The Shareholders’ Meeting also resolved to increase the share capital in a free and divisible way, pursuant to the first paragraph of Article 2349 of the Italian Civil Code, for a maximum of Euro 2,959,862 corresponding to, and therefore with the issue of maximum no. 2,354,478 new shares with the same characteristics as those in circulation and regular entitlement at the service of the Stock Grant Plan 2017-2019, through the use of a special reserve of profits to be executed by the date of the term of the Stock Grant Plan, meaning the capital increased on that date of the amount corresponding to the subscriptions collected.

The Shareholders’ Meeting resolved to delegate to the Board of Directors all the necessary faculties concerning the issue, including in several tranches, within the terms and conditions of the Stock Grant Plan 2017-2019, of the new shares serving the Plan as well as to make the related changes to Article 5 of the Bylaws so as to adjust the amount of share capital consequently, by providing for all the fulfillment of the provisions of the current provisional legislation.

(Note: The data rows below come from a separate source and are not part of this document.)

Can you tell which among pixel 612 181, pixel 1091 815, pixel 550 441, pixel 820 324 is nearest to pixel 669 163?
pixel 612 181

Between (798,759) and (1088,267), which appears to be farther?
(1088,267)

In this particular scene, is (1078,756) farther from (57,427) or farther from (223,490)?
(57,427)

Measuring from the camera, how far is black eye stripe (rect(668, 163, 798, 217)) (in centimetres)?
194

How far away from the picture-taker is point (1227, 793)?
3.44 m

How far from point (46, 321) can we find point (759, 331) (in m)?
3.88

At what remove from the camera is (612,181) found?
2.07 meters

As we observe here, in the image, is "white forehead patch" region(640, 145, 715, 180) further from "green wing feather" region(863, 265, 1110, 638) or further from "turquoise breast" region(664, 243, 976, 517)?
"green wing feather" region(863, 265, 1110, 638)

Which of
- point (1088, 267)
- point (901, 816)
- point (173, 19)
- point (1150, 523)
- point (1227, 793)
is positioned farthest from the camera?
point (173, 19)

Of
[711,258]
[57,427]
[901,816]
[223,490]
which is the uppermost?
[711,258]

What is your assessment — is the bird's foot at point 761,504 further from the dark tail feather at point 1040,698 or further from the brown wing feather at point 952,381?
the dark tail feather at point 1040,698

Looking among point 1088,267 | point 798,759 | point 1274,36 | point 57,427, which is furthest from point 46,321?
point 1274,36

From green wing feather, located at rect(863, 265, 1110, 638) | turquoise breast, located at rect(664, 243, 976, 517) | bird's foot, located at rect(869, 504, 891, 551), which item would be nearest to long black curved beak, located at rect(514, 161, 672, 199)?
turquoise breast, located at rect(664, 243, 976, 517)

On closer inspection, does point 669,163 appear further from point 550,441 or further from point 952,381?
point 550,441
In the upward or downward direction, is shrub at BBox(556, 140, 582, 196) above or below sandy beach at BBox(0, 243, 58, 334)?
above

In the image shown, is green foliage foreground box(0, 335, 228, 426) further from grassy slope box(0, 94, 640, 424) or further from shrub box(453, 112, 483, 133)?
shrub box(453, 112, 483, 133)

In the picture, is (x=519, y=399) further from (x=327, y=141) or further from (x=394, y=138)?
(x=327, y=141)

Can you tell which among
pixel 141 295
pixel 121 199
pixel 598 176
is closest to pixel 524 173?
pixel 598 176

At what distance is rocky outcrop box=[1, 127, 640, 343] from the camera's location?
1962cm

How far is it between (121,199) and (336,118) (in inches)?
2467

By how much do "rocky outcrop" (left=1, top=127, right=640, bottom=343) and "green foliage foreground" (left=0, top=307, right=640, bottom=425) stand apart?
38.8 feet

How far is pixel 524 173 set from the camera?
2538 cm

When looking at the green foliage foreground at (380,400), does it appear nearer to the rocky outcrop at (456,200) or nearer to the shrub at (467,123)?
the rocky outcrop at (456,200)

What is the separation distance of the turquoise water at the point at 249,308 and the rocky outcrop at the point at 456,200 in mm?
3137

Finally, the Shareholders’ Meeting has deliberated to give to the Chairman any appropriate power to implement the aforementioned resolutions by law, including any amendments or additions (which do not alter the substance of the deliberations themselves) that were required for enroll in the Register of Companies and provide for any fulfillment for the necessary purpose.

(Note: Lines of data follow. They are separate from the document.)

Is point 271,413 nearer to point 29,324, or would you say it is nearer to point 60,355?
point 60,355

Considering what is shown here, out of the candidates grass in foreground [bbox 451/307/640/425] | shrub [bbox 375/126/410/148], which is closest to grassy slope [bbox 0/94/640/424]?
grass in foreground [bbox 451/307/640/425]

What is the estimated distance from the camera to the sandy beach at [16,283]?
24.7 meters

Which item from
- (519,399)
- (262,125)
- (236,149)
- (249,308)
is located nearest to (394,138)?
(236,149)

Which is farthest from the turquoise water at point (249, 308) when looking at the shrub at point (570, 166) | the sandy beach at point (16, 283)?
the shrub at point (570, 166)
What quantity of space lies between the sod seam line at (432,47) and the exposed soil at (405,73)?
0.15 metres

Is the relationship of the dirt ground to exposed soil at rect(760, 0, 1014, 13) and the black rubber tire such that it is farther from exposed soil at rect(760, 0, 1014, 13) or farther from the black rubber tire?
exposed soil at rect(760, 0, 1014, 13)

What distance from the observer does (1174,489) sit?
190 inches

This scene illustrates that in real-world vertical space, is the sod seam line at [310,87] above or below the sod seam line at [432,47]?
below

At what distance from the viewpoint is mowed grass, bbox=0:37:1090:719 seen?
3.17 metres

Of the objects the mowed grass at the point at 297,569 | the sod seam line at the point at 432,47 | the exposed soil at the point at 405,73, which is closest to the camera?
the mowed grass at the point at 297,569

PUBLISHED 2016 FINANCIAL STATEMENTS FINALLY APPROVED

The minutes will be made available to the public within the terms and in the manner provided by law.

The Financial Statements of TernIEnergia S.p.A. and the Consolidated Financial Statements of the TerniEnergia Group as at December 31, 2016, approved by the Shareholders’ AGM, together with the documentation required by law, are available to the public at the registered office, the website www.ternienergia.com, (Investor Relations/Financial Reporting section) and on the authorised storage mechanism 1Info at www.1info.it.

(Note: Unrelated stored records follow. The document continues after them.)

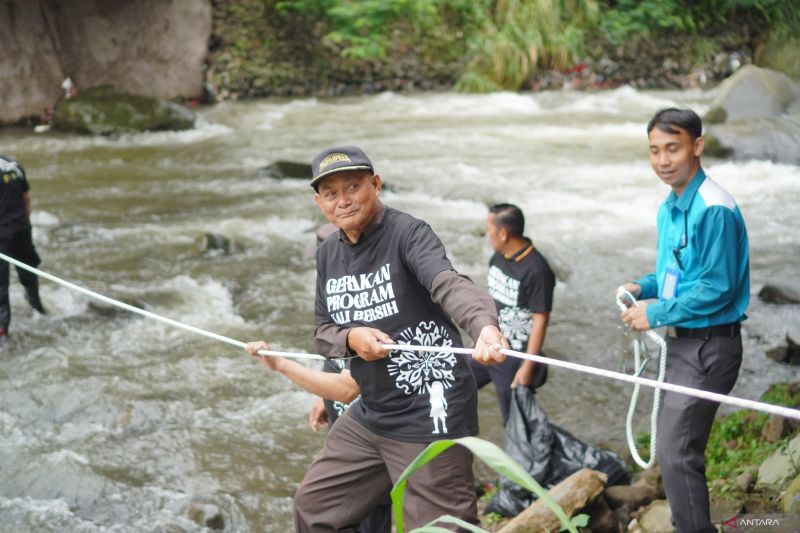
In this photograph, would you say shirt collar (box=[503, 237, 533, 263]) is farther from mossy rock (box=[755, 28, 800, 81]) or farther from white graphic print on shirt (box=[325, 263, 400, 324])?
mossy rock (box=[755, 28, 800, 81])

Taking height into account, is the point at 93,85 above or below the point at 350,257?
below

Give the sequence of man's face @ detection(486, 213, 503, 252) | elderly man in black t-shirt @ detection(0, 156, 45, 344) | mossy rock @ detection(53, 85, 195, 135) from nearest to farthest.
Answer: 1. man's face @ detection(486, 213, 503, 252)
2. elderly man in black t-shirt @ detection(0, 156, 45, 344)
3. mossy rock @ detection(53, 85, 195, 135)

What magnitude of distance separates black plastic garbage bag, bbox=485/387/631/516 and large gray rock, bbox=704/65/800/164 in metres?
9.13

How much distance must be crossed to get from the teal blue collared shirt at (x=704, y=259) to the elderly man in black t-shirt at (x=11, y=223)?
5454 mm

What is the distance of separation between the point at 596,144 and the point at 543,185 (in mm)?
2855

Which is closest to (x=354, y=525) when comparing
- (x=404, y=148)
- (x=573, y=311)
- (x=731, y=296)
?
(x=731, y=296)

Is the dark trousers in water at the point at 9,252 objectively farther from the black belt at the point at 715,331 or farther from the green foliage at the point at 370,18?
the green foliage at the point at 370,18

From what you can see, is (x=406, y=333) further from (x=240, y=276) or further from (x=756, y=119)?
(x=756, y=119)

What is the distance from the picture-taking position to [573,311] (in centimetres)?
789

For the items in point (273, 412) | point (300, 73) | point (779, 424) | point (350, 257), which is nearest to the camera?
point (350, 257)

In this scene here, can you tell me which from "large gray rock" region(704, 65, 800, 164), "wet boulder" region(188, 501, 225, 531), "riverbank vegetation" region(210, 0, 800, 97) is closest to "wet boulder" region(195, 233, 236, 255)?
"wet boulder" region(188, 501, 225, 531)

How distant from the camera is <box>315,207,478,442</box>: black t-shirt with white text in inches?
115

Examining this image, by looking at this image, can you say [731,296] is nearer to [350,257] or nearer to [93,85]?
[350,257]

Based on the information available to the Company, none of the Directors or Statutory Auditors hold TerniEnergia S.p.A. shares, with the exception of Stefano Neri, who holds 125,697 TerniEnergia S.p.A. shares directly and 19,867,103 indirectly, Fabrizio Venturi, who holds directly 74,654 TerniEnergia S.p.A. shares, and Monica Federici who holds directly 16,058 TerniEnergia S.p.A. shares. The documentation relating to the members of the Board of Directors and Board of Statutory Auditors appointed, including the curriculum vitae and the declarations of independence of the independent directors appointed is available in the Investor Relations/Shareholders’ Meetings section on the website www.ternienergia.com.

 

 

TERNIENERGIA (TER.MI), established in September 2005, and part of Italeaf Group, is the first Italian smart energy company, committed to bring worldwide integrated and sustainable energy solutions. Organized into four business lines (Technical services, Energy management, Energy efficiency and Cleantech), with about 500 employees and a geographic presence in almost the continents, with operational and sales offices, TerniEnergia develops solutions, innovative products and services based on digital and industrial technologies for the energy sector.

TerniEnergia, also through its subsidiaries, shall pursue the objectives of increasing energy production from renewable sources, energy efficiency and emissions reduction, as laid down by European environmental policy, and participates actively in the distributed power generation revolution and energy smart grids.

TerniEnergia is the ideal partner for large utilities, distributors and grid operators, power producers, public authorities, industrial customers and investors who intends to carry out large projects for the production of renewable energy plants and modern systems with high energy efficiency, solutions for the management and maintenance of the infrastructure and the electrical systems. TerniEnergia, through a complete technological and commercial offer, develops and provides technologies, turn-key services and solutions for energy consumers in the public and private sectors. The company is listed on the STAR segment of the Italian Stock Exchange.